De prijs: an accident waiting to happen
Als je even googelt naar de EU-statistieken en het Europese innovatiescorebord zal je zien dat onze regio, Nederland en België, wat achterop hinkt als het op innovatie aankomt. Weliswaar wordt daar de keiharde innovatie gemeten door middel van patenten, R&D-budget, academische publicaties en export van hoog-technologie. Is natuurlijk een beetje een ‘enge definitie’ van innovatie.
Niet getreurd
Desondanks de EU-statistiek gaan bedrijven in België en Nederland steeds meer op zoek naar ‘onderscheidende factoren’. Vooral kwaliteit en service worden aangeduid als een terrein waar men het verschil wil maken. Sommigen hebben de focus versmald op een bepaalde doelgroep, anderen willen dan weer de brede markt met een beperkt aanbod bereiken. Slechts weinigen (schattingen rond ca. 10%) kiezen in deze tijden nog voor kostenleiderschap. Het is overduidelijk dat de meerderheid niet in de prijsval wil trappen en wil vermijden dat de verkoopprijs het enige en unieke verkoopargument moet worden. Wetende dat er op die tram toch niet zoveel zitjes zijn : er kan er immers maar één de goedkoopste zijn.
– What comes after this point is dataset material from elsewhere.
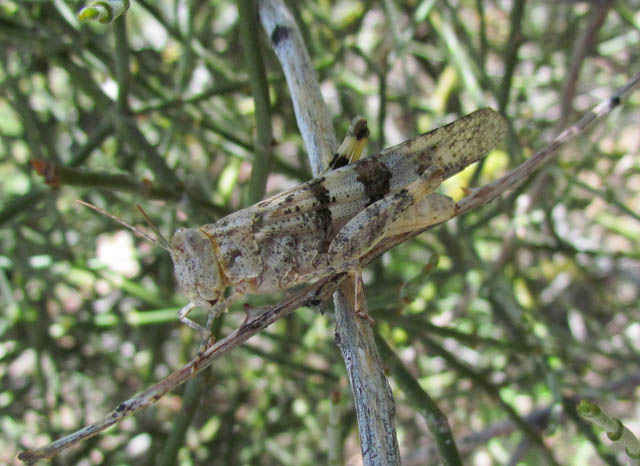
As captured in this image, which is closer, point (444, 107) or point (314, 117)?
point (314, 117)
Wat valt ook op : opmerkelijk veel interesse in de bedrijfswereld voor het vernieuwen van het businessmodel op zich. Dit in tegenstelling tot de aandacht voor fusies en overnames : deze zijn bijna helemaal uit het gezichtsveld verdwenen. Waarschijnlijk is het zoeken naar een nieuw businessmodel voor velen een uitgelezen strategie om te ontkomen aan verstikkende prijsconcurrentie. De bedoelde innovatie gaat in dit geval niet zelden samen met het op de markt brengen van product-dienstcombinaties, nieuwe services, experiences of zelfs hele ecosystemen. Bij een overname haal je je dikwijls gewoonweg de marge-misérie van een ander op de hals.
Willen of kunnen?
Natuurlijk, je kan de prijsval wel willen vermijden, … daarom is dat nog niet het geval. Jij beslist daar immers niet alleen over gezien de markt ook recht van spreken heeft. Aan de andere kant : het is niet omdat jij kwaliteit levert, dat daarom per definitie jouw kwaliteit wordt vergoed. De ‘prijs’, dus eventjes niet verwarren met de ‘kost’, is door de band een soort zaagtand : steeds startend op een ingezette positie, en van dan af dalend. Dit is eigen aan de product-life-cycle. De richting is altijd dezelfde : je start op een gekozen punt, en van dan af glijd je af. Deze redenering gaat uiteraard enkel op voor die producten waarbij de verkoopprijs al niet helemaal, enkel en alleen, wordt bepaald wordt door de marktprijs van de grondstoffen. Dan is er alleen nog commodity en ‘red ocean’.
Unevitable surprises
Had je al even stilgestaan bij die product-life-cycle? Het ‘prijsgevecht’ is een accident waiting to happen. Een voorspelde verrassing. Het is een beetje zoals het leven : je weet wel dat de dag die voorbij is er eentje is die je leven korter heeft gemaakt. Maar je hoeft daar niet steeds aan herinnerd te worden. Zo worden we ook niet graag herinnerd aan de voorbijgaande aard van een verdedigbare verkoopprijs : dat is evenmin een aangename gedachte. Vanaf de geboorte van het product start de opdracht om je verkoopprijs, lees : je marge, op peil te houden. In het overgrote deel van de gevallen gaat dit simpelweg niet. Een mens wordt ouder, een prijs wordt lager, een marge wordt gedrukt. Je enige alternatief is de conceptie van iets nieuws : een verbetering aan je bestaande product, een verfijning of een verrijking, of een nieuw product of nieuwe dienst. Een nieuwe zaagtand dient zich aan. Gelukkig maar …
Het gevecht om de ‘prijs’ is een doodlopende straat. En weet je wat gek is : nog nooit liep ik iemand tegen het lijf die het omgekeerde wou beweren. Maar wie zei er ooit “Tussen droom en daad staan wetten in de weg, en vele praktische bezwaren”.